DOCUMENT EXCERPT >>
This suggests that the longer one uses, the more fierce the psychological addiction, yet we also assume that psychological factors—childhood trauma, history of family dependency, unhealthy living situations, poverty, etc.—make some of us more vulnerable in the first place. A chicken or the egg sort of cycle. Some research indicates that people who get addicted to opiates may already have a deficiency of dopamine in their brains, which predisposes them to addiction to substances like heroin. But whether you’re predisposed or not, if you use heroin with any regularity, you will get addicted because heroin takes over a natural function of brain chemistry: it replaces dopamine. When the heroin stops, no dopamine, your nerves are screaming. Physical addiction is simple. If you don’t do it, you experience pain; since you did it in the first place to alleviate or avoid pain, you just do it again. Basic Pavlovian theory. You know what cures you.
On the other hand, people who have abused drugs like metham-phetamine or cocaine, which stimulate the pleasure centers of the brain, are always left with a need to have that center stimulated. (Ecstasy, as I understand it, like Prozac, increases the amounts of serotonin in the brain and thus causes changes in brain chemistry, at least temporarily.) In other words, even when there is no physiological predisposition to addiction and no physical dependency, because the drug itself causes changes in the brain, those changes can create a strong psychological addiction—in the case of cocaine, to anything that will stimulate the pleasure center. Even sex. So far as I know, cocaine is not physically addictive, only psychologically, but, hey, monkeys will give up food, water, and sex for cocaine. Monkeys will die for cocaine.

TRY IT >>
Reproduce the passage on drug addiction word for word, from its first sentence to its last. The data that comes next has no connection to the passage on drug addiction.

INFORMATION PROVIDED >>
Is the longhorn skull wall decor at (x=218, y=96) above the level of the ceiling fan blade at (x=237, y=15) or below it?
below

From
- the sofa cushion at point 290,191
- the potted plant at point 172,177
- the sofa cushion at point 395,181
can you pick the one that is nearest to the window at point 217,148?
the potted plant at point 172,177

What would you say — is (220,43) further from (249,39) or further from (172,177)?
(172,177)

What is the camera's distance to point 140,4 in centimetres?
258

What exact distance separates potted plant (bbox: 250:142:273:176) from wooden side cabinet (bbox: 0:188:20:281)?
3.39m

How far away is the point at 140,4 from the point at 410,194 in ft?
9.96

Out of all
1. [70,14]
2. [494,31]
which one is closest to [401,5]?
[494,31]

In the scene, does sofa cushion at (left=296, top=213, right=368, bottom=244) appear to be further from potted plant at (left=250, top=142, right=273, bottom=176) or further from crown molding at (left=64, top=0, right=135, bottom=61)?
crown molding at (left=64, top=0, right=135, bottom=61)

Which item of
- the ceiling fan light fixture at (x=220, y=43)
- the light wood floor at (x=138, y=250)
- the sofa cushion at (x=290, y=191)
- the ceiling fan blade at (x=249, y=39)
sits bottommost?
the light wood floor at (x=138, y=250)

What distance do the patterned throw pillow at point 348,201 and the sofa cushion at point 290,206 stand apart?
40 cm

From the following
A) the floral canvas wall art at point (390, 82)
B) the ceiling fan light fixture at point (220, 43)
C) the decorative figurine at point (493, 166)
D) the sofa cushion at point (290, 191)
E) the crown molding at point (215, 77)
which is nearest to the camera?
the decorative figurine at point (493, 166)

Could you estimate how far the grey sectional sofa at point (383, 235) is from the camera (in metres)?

OUTPUT FOR THIS TASK >>
This suggests that the longer one uses, the more fierce the psychological addiction, yet we also assume that psychological factors—childhood trauma, history of family dependency, unhealthy living situations, poverty, etc.—make some of us more vulnerable in the first place. A chicken or the egg sort of cycle. Some research indicates that people who get addicted to opiates may already have a deficiency of dopamine in their brains, which predisposes them to addiction to substances like heroin. But whether you’re predisposed or not, if you use heroin with any regularity, you will get addicted because heroin takes over a natural function of brain chemistry: it replaces dopamine. When the heroin stops, no dopamine, your nerves are screaming. Physical addiction is simple. If you don’t do it, you experience pain; since you did it in the first place to alleviate or avoid pain, you just do it again. Basic Pavlovian theory. You know what cures you.
On the other hand, people who have abused drugs like metham-phetamine or cocaine, which stimulate the pleasure centers of the brain, are always left with a need to have that center stimulated. (Ecstasy, as I understand it, like Prozac, increases the amounts of serotonin in the brain and thus causes changes in brain chemistry, at least temporarily.) In other words, even when there is no physiological predisposition to addiction and no physical dependency, because the drug itself causes changes in the brain, those changes can create a strong psychological addiction—in the case of cocaine, to anything that will stimulate the pleasure center. Even sex. So far as I know, cocaine is not physically addictive, only psychologically, but, hey, monkeys will give up food, water, and sex for cocaine. Monkeys will die for cocaine.